Dipostkan juga di forum website www.kartunet.com

Part 2: Mengembara ke Semarang Setelah 2 Tahun Menyepi :D


Dingin merayap masuk ke dalam kamar yang kuhuni  dengan membawa sisa-sisa hujan semalam. Dingin yang terusir dari senyawa malam itu bangunkanku dari mimpi pendekku malam tadi. Kubuka kedua mataku lalu kuarahkan pada sosok yang tengah meringkuk di sebelahku bak udang manis pedas di Resto Sea Food. Rupanya Ibuku masih terlelap. Akhirnya kusentuhkan tanganku pada kulit Ibu, mengikuti jejak sang dingin yang bangunkanku dari mimpi. Berhasil, Ibu akhirnya terbangun. Kulihat Ibu buru-buru menatap wajah polos sang jam dinding kesepian yang menempel pada tubuh dinding berkulit putih. Jam setengah empat, begitu kata Ibu sambil menyuruhku menyiapkan pakaian yang hendak kupakai dalam pengembaraan nanti. Usai aku siap dengan pakaianku, tanganku langsung dibimbing ke kamar mandi guna membinasakan kuman-kuman  dan aroma tak sedap akibat keringat yang menggerayangiku saat aku terlelap dalam tidurku.

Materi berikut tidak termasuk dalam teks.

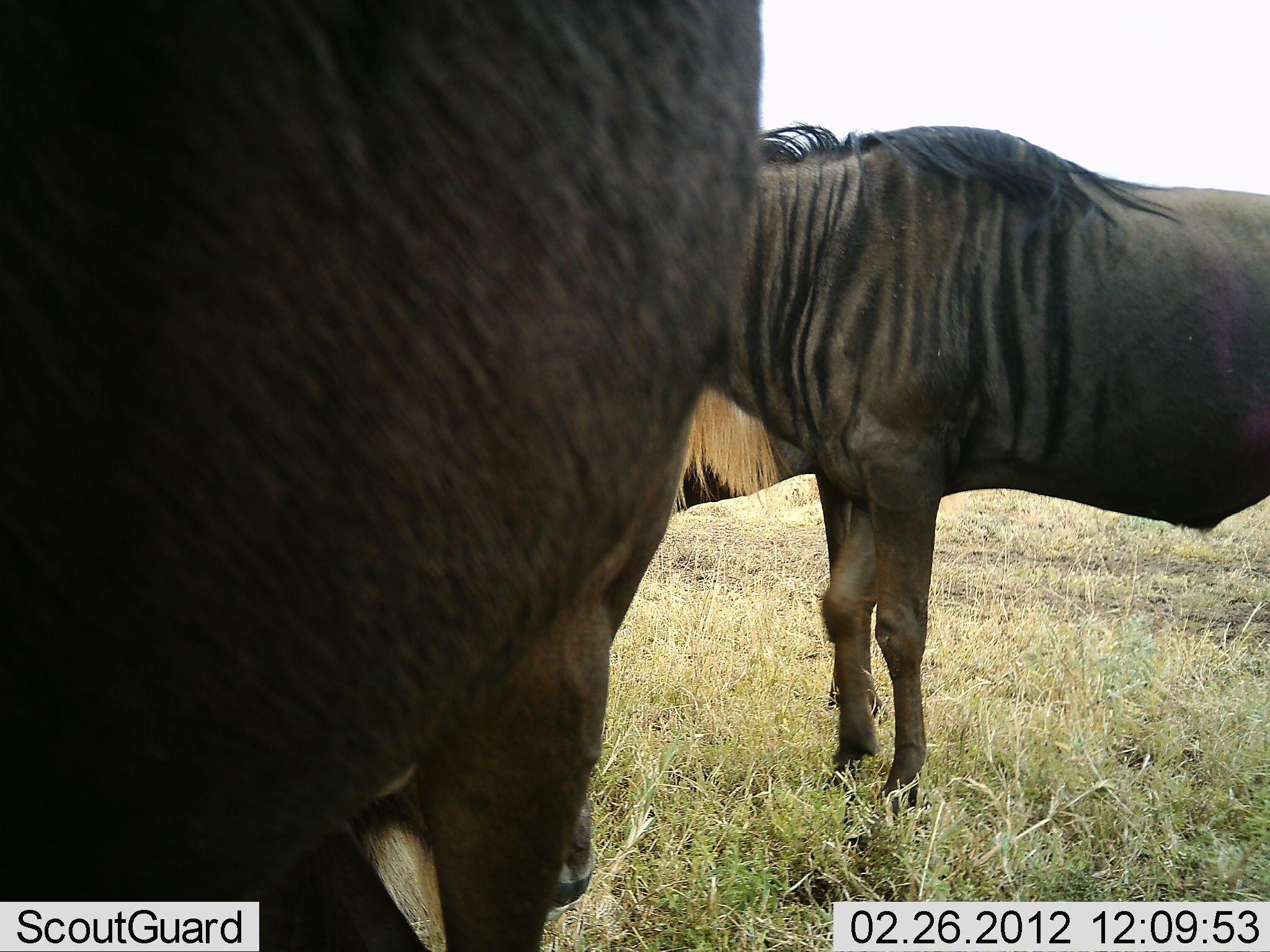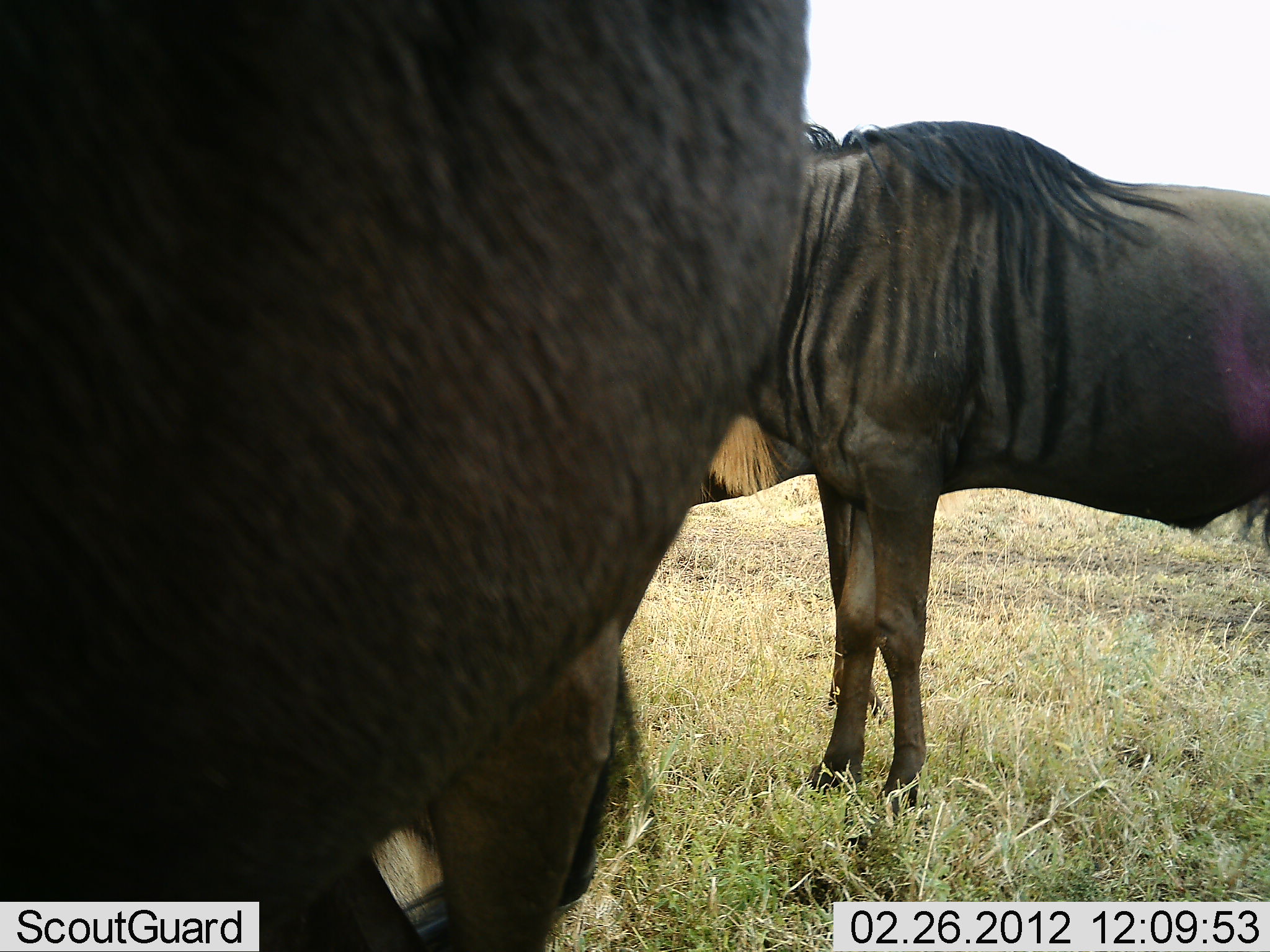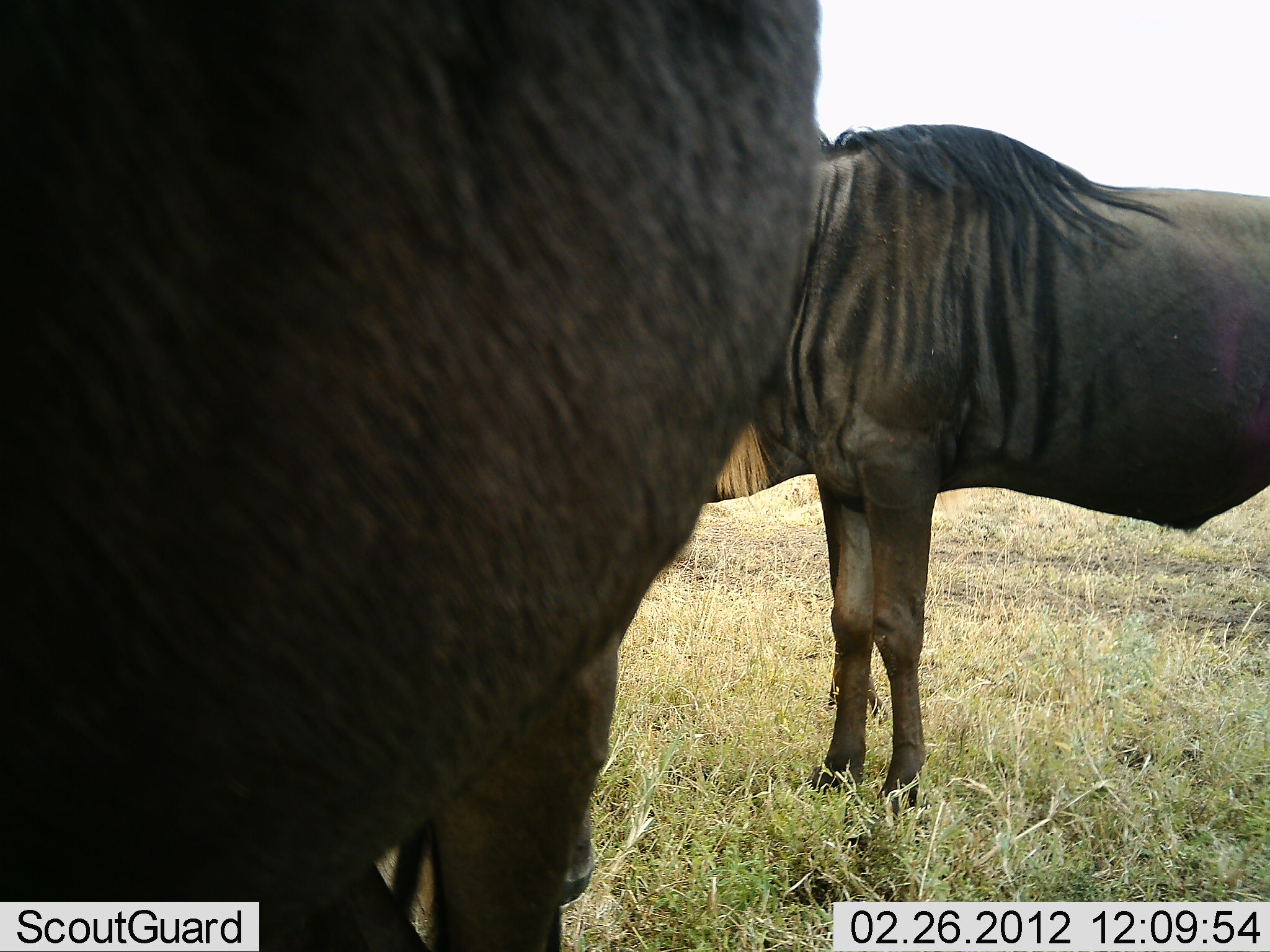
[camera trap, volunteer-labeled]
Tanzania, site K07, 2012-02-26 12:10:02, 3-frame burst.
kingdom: Animalia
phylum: Chordata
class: Mammalia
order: Artiodactyla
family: Bovidae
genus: Connochaetes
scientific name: Connochaetes taurinus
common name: blue wildebeest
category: wildebeest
Wildebeest (blue wildebeest) (Connochaetes taurinus), count 2. Behavior (volunteer vote fractions): standing 100%, resting 0%, moving 7%, interacting 0%. Young present (vote fraction): 0%. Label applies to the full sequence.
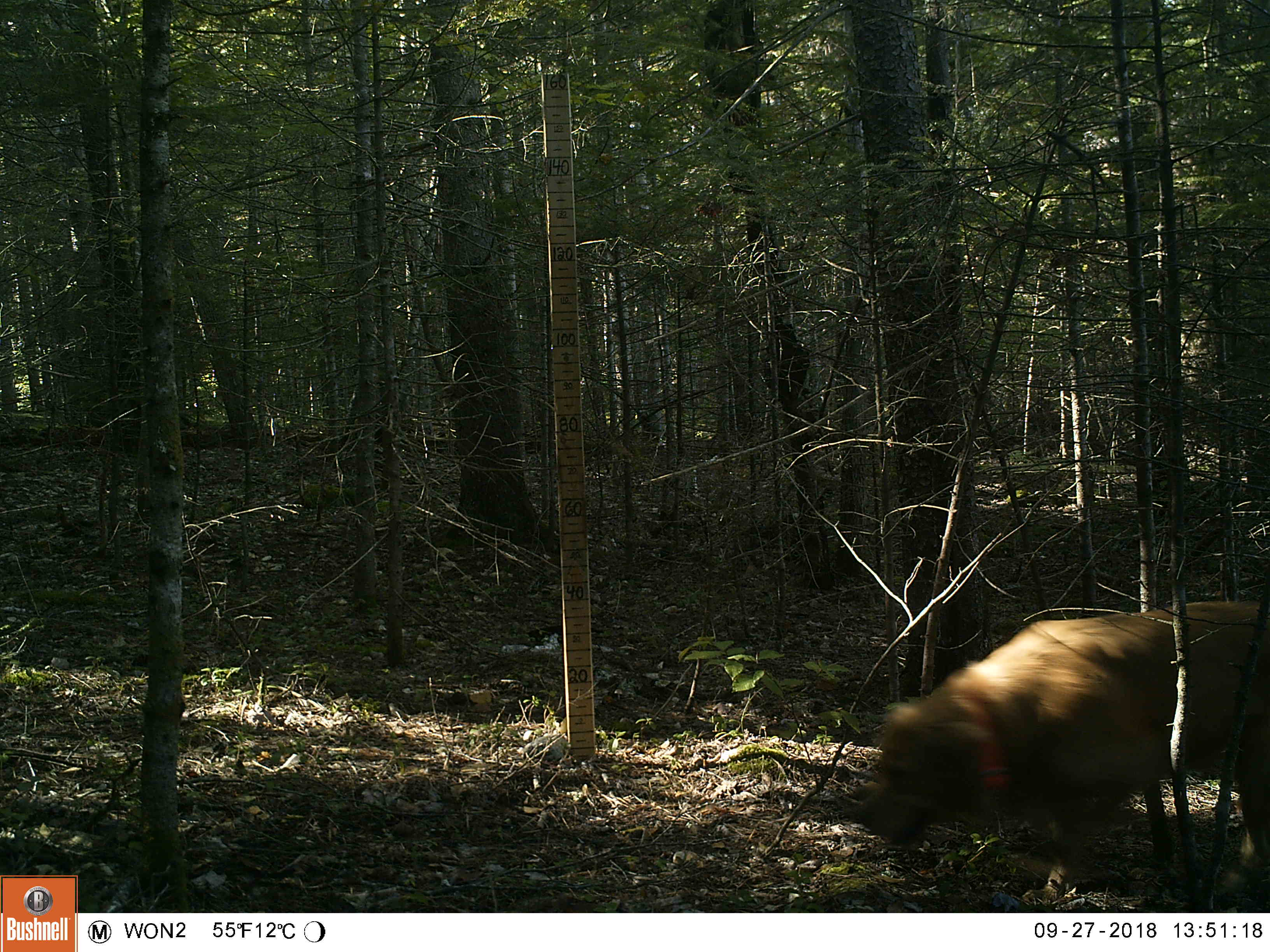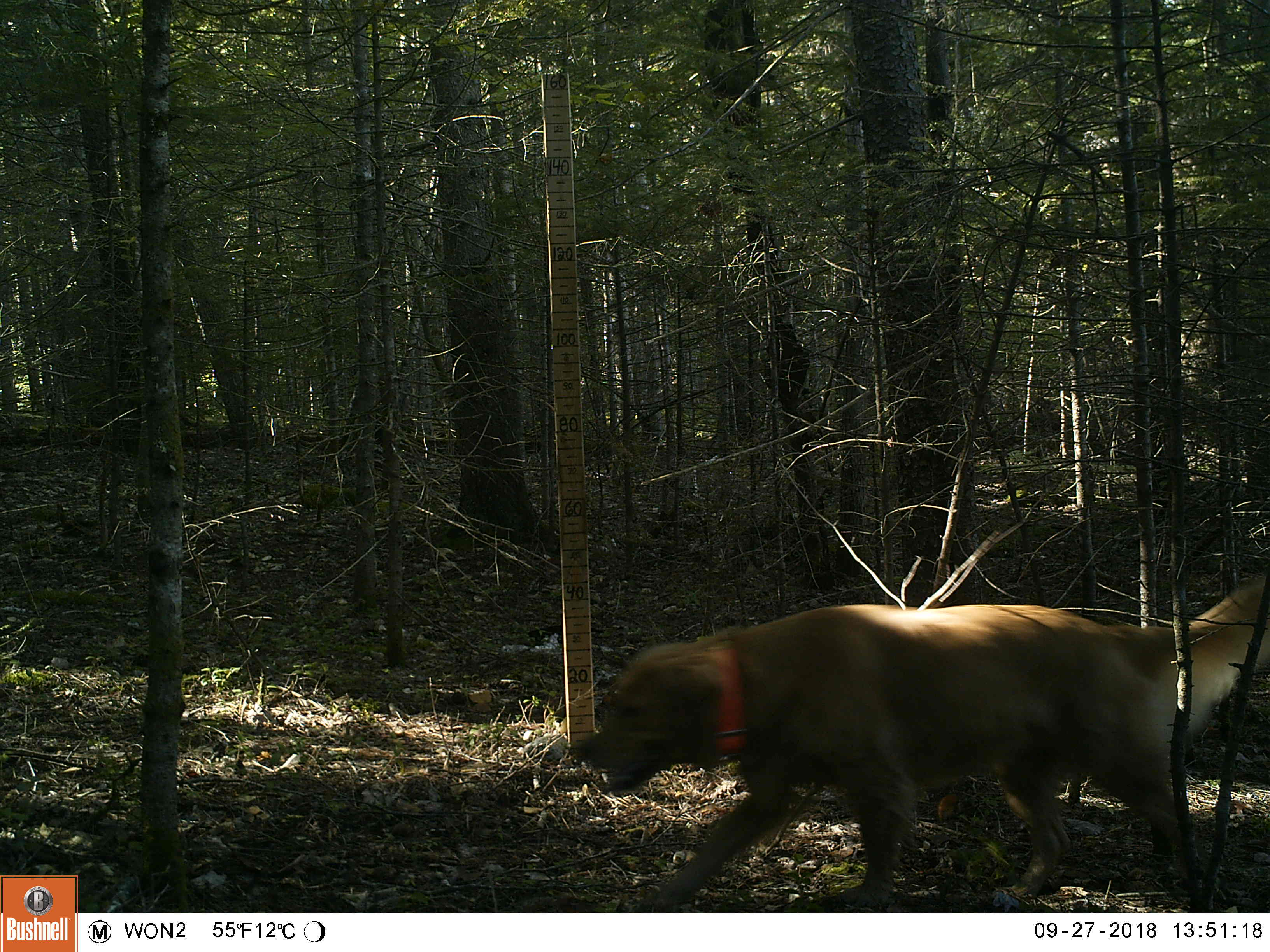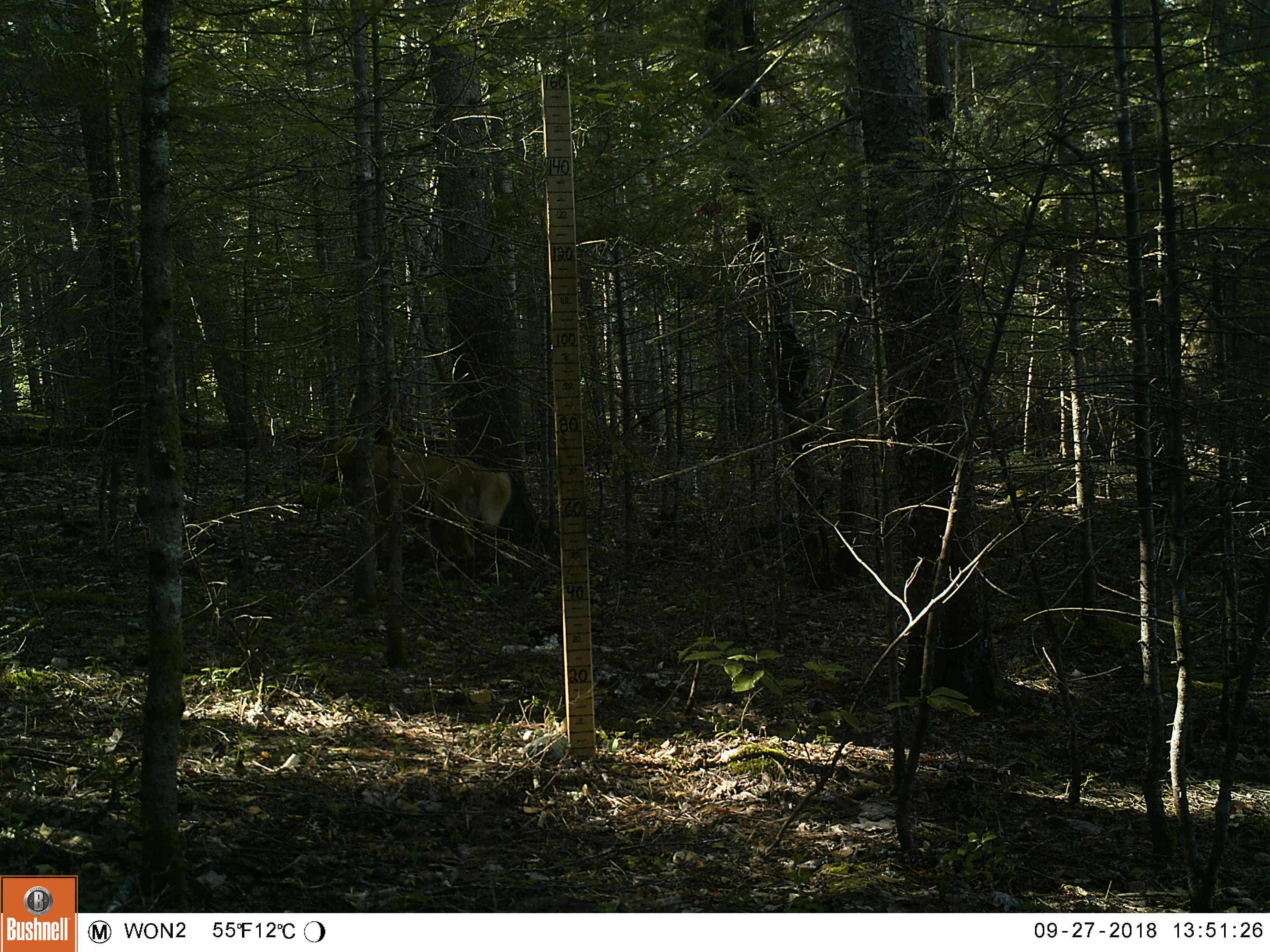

            Kini aku telah berubah wujud dari tampang mirip gembel menjadi mirip Mahasiswi yang di-Drop Out dari kampus, hehe. Sebuah celana yang menurut anak Alay alias Anak Layangan biasa disebut celana pensil kini membalutku. Tak hanya itu, sebuah kaus dan jilbab berwarna pink pun membalut tubuh dan kepalaku. Sekedar info, pakaian yang kupakai itu sama seperti pakaian yang kupakai dalam foto profil yang kupajang di Kartunet lho hehe *info gak penting*. Yup, kini aku telah berubah menjadi Ranger Pink dan telah siap berkelana dan membasmi kejahatan. Eits,tapi pengembaraan tak langsung dimulai, santai dulu saja. Jangan biarkan gelas-gelas kaca berisi kopi di atas meja itu tak bertuan. Lebih baik ngopi dulu saja. Yup, akhirnya aku, Ibu, dan Mbah-ku duduk bersama di ruang tamu sambil memegang gelas di tangan masing-masing. Sebenarnya aku tak seragam dengan dua orang kaum hawa yang ada di hadapanku. Ya, aku tak ikut menyeruput secangkir kopi, aku hanya menyeruput secangkir the hangat. Berhubung si Glaukoma suamiku tak menyukai kopi, akhirnya aku pun tak berani menyeruput minuman yang dulu rutin kuseruput sebelum akhirnya si Glaukoma mempersuntingku menjadi istrinya. Dari pada suamiku itu mengamuk dan mengobrak-abrik mata serta kepalaku, lebih baik kuhindari saja minuman itu.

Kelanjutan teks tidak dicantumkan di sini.